Because odds are if you’re stressed that’s causing your partner to feel a little pressure as well.
Y’all need to be supportive of each other, as well as provide yourself your own support through some self care or self love.
Being supportive also means being there for your partner through when they have to make hard decisions.
As well as continuing to stay by their side for the outcome of those decisions.
Support can come in all different ways, it kind of goes back to what your love language is.
In our relationship we give support by listening to each other and being there when we need time to think.
8. Do Something Together
Activities always take your mind off of stress especially when you are creating something.
It is so easy to get lost in the details when you are having fun together.
Right now Tuomas and I are doing something together, we’re both writing.
Yeah it makes for a boring call since we’re not talking but we both are doing the same thing together. This time we are sharing creates a bond because we are doing it together.
When the weather is a little bit nice we like to go on walks together.
That way we get out of the apartment and get some vitamin D and endorphins, which makes people happy.
Just as long as you’re doing something together with your partner it will help get your mind off the stress.

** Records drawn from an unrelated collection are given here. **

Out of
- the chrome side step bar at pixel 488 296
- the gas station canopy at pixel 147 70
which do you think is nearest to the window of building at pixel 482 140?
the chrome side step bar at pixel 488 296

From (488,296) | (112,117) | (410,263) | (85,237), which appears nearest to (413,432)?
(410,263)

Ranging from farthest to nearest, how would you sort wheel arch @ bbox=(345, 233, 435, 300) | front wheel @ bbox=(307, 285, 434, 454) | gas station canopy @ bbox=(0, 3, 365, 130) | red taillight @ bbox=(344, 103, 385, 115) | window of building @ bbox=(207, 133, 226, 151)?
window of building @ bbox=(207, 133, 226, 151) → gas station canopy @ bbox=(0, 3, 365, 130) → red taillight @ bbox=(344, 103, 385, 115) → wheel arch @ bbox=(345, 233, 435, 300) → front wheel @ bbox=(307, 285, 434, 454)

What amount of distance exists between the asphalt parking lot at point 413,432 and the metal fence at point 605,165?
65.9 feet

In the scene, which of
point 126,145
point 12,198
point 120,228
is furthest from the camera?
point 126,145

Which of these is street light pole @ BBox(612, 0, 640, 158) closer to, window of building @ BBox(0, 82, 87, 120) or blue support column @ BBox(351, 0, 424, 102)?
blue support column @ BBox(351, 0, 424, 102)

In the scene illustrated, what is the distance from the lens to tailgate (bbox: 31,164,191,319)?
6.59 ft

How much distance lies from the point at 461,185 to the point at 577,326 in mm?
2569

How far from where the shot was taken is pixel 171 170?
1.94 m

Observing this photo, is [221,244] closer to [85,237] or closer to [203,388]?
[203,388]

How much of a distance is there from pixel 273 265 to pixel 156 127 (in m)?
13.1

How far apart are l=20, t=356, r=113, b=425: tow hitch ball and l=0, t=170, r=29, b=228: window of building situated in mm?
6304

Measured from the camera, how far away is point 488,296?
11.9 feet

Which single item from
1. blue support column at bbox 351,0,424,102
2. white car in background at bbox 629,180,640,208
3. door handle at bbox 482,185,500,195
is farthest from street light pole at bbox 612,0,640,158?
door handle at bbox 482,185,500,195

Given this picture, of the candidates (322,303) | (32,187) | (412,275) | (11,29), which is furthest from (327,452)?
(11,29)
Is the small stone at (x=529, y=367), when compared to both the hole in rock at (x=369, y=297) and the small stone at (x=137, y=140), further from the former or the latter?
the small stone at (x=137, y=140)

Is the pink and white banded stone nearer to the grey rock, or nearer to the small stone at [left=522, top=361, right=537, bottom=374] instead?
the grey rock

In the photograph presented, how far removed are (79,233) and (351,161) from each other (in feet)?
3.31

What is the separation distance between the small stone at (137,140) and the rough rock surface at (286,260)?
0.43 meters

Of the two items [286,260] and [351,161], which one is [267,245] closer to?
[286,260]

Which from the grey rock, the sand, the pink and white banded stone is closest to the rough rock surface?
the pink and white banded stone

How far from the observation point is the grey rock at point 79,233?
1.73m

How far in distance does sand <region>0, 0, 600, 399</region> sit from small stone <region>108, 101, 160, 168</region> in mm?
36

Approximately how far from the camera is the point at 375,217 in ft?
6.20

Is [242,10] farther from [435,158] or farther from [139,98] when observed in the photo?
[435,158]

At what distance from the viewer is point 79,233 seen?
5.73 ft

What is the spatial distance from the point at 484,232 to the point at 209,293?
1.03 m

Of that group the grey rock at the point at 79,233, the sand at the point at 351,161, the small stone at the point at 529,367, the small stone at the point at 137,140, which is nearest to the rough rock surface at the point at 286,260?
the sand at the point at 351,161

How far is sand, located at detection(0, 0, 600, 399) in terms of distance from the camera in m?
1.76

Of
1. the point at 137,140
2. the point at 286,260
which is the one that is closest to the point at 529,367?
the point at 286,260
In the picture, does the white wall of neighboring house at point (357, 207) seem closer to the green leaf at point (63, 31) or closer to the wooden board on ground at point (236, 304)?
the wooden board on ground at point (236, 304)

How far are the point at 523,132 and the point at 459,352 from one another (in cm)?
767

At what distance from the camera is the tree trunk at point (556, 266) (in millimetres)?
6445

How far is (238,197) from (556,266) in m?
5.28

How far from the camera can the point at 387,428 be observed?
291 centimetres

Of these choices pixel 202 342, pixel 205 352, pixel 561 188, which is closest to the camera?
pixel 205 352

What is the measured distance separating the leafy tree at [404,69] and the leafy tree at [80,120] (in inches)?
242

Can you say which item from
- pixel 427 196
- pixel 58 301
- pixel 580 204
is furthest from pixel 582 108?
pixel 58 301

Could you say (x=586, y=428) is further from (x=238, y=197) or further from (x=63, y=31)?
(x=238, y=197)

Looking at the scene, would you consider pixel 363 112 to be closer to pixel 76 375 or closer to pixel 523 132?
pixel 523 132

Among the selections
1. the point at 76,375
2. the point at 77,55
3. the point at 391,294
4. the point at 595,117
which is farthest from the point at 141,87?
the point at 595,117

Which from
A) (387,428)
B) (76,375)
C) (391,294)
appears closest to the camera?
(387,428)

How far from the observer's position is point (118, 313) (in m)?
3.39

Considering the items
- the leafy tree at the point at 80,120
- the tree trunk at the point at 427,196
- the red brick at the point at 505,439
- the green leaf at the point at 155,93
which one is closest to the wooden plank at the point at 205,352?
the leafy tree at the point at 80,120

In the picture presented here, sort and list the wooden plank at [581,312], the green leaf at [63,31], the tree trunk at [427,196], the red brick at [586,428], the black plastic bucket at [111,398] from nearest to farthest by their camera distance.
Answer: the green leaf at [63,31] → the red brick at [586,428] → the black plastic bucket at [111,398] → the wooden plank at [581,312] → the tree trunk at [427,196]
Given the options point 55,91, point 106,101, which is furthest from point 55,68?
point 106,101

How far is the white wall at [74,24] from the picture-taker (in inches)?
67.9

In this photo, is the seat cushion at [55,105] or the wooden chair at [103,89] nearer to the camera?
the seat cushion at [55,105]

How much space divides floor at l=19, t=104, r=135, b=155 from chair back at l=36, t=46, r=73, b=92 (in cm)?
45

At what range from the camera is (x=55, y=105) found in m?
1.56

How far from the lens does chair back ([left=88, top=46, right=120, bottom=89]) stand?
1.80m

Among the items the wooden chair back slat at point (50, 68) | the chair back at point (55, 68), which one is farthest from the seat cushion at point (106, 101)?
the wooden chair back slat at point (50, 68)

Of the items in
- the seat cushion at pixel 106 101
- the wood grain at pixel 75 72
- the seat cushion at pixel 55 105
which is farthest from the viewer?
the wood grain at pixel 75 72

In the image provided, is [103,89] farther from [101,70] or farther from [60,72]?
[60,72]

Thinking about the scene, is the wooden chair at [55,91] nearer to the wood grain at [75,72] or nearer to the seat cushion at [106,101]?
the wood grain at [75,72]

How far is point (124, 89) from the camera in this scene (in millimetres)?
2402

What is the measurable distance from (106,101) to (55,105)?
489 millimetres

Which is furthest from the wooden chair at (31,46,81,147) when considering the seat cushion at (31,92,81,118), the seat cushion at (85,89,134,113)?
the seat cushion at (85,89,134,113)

It also allows you to enjoy what you are doing in the moment with the one you love.
9. Trust Your Partner
When you have trust in your partner it also shows that you have trust in yourself.
You have confidence in y’all’s relationship.
Which in turn means you have confidence in yourself and your judgment.
Also it helps knowing that your partner has your back. It helps relieve stress because it clears uncertainty and worry from their mind.
By having trust in your partner it gives you more room to grow as a couple because you are not alone in facing obstacles, you are now facing them together.
As a team.
Stress is a part of life, it’s a part of relationships. It is how we handle our stress that creates success in our relationships.
As I mentioned before part of a relationship is going through a power struggle phase which you can learn more about here.
The best way to navigate your stress in a long distance relationship is through solid communication and listening to each other. Being open and honest about your feelings will help your partner understand your feelings better.
Don’t forget your MVP needs to know what play to make and how to make it.